But, even more so after your clarification, if the ID means responses are unmodified it’s just confusing - as you say - at odds with each other, since i’d send in scope as array and get it back as a string from the token response. 

Odesláno z iPhonu

> 13. 7. 2020 v 18:09, Justin Richer <jricher@mit.edu>:
> 
> The intent was to only affect the request, not the response, though I can see the confusion that would arise in having those be at odds with each other. 
> 
>  — Justin
> 
>>> On Jul 13, 2020, at 11:47 AM, Filip Skokan <panva.ip@gmail.com> wrote:
>>> 
>>> Hello Justin, 
>>> 
>>> Your ID changes both how a client sends a request as well as how the, already a json, token response is structured (as far as i can see it changes scope from a space separated value to an array). 
>>> 
>>> The response morphing will be confusing to clients.
>>> 
>>> I don’t think there’s much to explore here, apart from authorization_details param sent to the token endpoint form encoded i don’t find much unnatural about the existing oauth interface. 
>>> 
>>> Filip
>>> 
>>> Odesláno z iPhonu
>>> 
>>> 9. 7. 2020 v 21:29, Justin Richer <jricher@mit.edu>:
>>> 
>>> 
>>> In the ten years since OAuth started, we’ve seen a huge shift away from form encoding to JSON encoding for sending data to a server.
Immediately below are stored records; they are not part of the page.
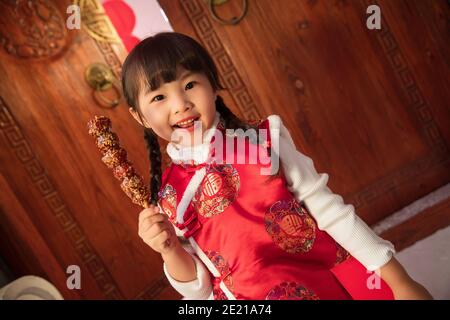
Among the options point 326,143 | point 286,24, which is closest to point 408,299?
point 326,143

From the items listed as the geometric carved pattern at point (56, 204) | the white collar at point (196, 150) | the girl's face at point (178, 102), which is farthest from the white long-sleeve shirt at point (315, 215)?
the geometric carved pattern at point (56, 204)

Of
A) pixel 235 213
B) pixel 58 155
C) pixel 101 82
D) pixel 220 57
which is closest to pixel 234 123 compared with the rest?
pixel 235 213

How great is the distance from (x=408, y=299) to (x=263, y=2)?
6.97ft

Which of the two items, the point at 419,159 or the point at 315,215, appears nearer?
the point at 315,215

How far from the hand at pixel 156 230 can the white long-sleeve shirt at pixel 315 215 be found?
0.15 meters

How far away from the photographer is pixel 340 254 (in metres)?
1.18

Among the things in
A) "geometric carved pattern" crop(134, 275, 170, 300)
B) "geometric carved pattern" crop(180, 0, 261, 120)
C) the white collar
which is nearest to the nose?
the white collar

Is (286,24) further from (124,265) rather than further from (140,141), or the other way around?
(124,265)

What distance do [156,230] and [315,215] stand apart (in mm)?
459

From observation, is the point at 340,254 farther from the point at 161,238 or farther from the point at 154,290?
the point at 154,290

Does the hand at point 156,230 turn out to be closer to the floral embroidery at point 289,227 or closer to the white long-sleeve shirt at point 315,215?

And yet, OAuth is stuck with form encoding. So I thought, why can’t we change that?
>>> 
>>> I put together a quick proposal for how this would work.
>>> 
>>> https://www.ietf.org/id/draft-richer-oauth-json-request-00.html
>>> 
>>> The basic idea is that you take the map of form inputs and make it into a JSON object. For some fields, like scope and authorization_details, you can define a JSON-specific encoding to make use of object and array structures native to JSON. You also don’t have to url-encode values inside the JSON strings. 
>>> 
>>> Caveat, I haven’t tried implementing this yet, but I think it’s not likely to be that difficult for either the client or server side of things. At worst it seems like it’d be a pretty simple middleware function. Functionality can be detected at the AS by the content negotiation in HTTP (client sends content-type of JSON), and can be advertised as an option in the metadata (or in an OPTIONS call to the token endpoint, to be more HTTP-friendly).